SandboxAQ lands $500M CHIPS Act R&D award for AI-accelerated materials discovery
The U.S. Commerce Department's CHIPS Research & Development Office signed a definitive agreement with SandboxAQ for a $500 million award to develop AI-aided materials discovery for semiconductor manufacturing. The Palo Alto-based NVIDIA-backed company, valued at $5.75 billion in April 2025, will deploy its proprietary ReAQT simulation platform and Large Quantitative Models to accelerate discovery of alternatives to PFAS forever chemicals, catalysts, rare earth-free magnets, and backup power battery chemistries—critical but less visible fab supply-chain components.
SandboxAQ uses physics-first methodology: Large Quantitative Models are trained directly on fundamental laws of physics, chemistry, and biology, not human text. The platform generates training sets via high-fidelity quantum chemistry simulations (Density Functional Theory and Molecular Dynamics), establishing reliable predictive maps of molecular behavior before committing to physical laboratory synthesis. This enables automated Design-Make-Test-Learn loops that screen millions of untested chemical candidates, compressing discovery timelines from decades into weeks—a critical acceleration for chipmakers solving supply-chain bottlenecks.
The Commerce Department will receive a minority equity stake in SandboxAQ and royalties if successful formulas are licensed to industrial partners—an unusual return mechanism for CHIPS Act awards that signals confidence in the commercial potential of materials research. CEO Jack Hidary emphasized opportunities to choose different chemicals and, where PFAS cannot be avoided, break it down on site before leaving the fab.

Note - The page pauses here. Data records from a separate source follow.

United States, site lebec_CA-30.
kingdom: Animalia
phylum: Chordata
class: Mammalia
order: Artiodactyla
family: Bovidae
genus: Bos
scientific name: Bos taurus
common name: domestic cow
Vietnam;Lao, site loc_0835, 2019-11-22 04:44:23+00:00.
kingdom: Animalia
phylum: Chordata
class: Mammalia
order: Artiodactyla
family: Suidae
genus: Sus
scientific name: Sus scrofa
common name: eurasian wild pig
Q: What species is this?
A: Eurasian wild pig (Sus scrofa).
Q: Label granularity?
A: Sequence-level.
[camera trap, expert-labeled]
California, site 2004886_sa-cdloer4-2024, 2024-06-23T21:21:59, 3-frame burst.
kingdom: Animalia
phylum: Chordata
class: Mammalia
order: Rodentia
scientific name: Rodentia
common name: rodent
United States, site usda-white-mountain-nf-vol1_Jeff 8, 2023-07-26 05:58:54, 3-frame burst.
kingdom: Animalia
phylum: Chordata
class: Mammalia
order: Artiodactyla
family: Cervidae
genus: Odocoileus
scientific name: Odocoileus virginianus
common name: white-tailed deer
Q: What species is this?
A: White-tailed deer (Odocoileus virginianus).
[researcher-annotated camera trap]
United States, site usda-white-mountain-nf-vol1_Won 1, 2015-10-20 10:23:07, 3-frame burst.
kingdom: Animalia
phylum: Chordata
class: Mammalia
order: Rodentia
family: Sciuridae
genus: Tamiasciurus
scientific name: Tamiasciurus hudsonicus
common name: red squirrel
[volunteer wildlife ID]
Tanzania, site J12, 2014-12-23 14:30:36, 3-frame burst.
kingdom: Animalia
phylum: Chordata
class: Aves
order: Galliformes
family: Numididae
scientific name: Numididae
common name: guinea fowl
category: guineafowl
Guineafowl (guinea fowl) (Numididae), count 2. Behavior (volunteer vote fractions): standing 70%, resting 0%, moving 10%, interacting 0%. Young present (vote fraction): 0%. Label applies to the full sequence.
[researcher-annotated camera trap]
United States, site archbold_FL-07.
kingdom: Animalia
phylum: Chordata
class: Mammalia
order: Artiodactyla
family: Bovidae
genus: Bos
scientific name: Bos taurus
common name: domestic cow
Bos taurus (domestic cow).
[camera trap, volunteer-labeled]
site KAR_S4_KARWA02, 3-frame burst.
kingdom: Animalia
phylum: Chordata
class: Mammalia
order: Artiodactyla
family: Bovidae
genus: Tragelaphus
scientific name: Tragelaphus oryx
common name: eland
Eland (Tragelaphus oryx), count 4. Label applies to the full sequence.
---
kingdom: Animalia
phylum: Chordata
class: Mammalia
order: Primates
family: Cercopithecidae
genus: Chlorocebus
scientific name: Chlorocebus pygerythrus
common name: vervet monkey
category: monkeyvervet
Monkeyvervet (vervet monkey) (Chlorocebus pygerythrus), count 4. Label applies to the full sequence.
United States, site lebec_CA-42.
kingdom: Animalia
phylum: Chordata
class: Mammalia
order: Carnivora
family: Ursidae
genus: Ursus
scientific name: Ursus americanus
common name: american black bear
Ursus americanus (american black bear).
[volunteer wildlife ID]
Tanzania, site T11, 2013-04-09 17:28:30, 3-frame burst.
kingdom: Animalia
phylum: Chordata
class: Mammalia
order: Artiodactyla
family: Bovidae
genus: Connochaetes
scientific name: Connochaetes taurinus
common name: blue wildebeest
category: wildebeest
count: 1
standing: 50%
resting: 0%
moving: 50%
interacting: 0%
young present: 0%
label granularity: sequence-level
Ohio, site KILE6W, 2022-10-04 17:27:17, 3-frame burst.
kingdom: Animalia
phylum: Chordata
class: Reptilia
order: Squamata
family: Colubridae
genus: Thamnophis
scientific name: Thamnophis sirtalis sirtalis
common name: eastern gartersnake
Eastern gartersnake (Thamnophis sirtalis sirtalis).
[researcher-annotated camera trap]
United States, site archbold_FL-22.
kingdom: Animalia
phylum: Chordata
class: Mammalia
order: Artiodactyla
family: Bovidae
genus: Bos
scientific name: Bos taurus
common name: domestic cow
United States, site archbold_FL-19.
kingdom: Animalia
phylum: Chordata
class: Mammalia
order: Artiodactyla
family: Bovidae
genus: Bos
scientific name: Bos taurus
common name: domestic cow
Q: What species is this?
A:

For manufacturing and supply-chain teams, this targets one of the least visible but most critical bottlenecks: fab materials. While chip architectures and power delivery dominate headlines, the catalysts, rare-earth magnets, and PFAS replacements that enable production are often in shorter supply than silicon itself. AI-accelerated materials discovery could unlock alternatives to constrained inputs before physical capacity limits hit the industry's real constraint.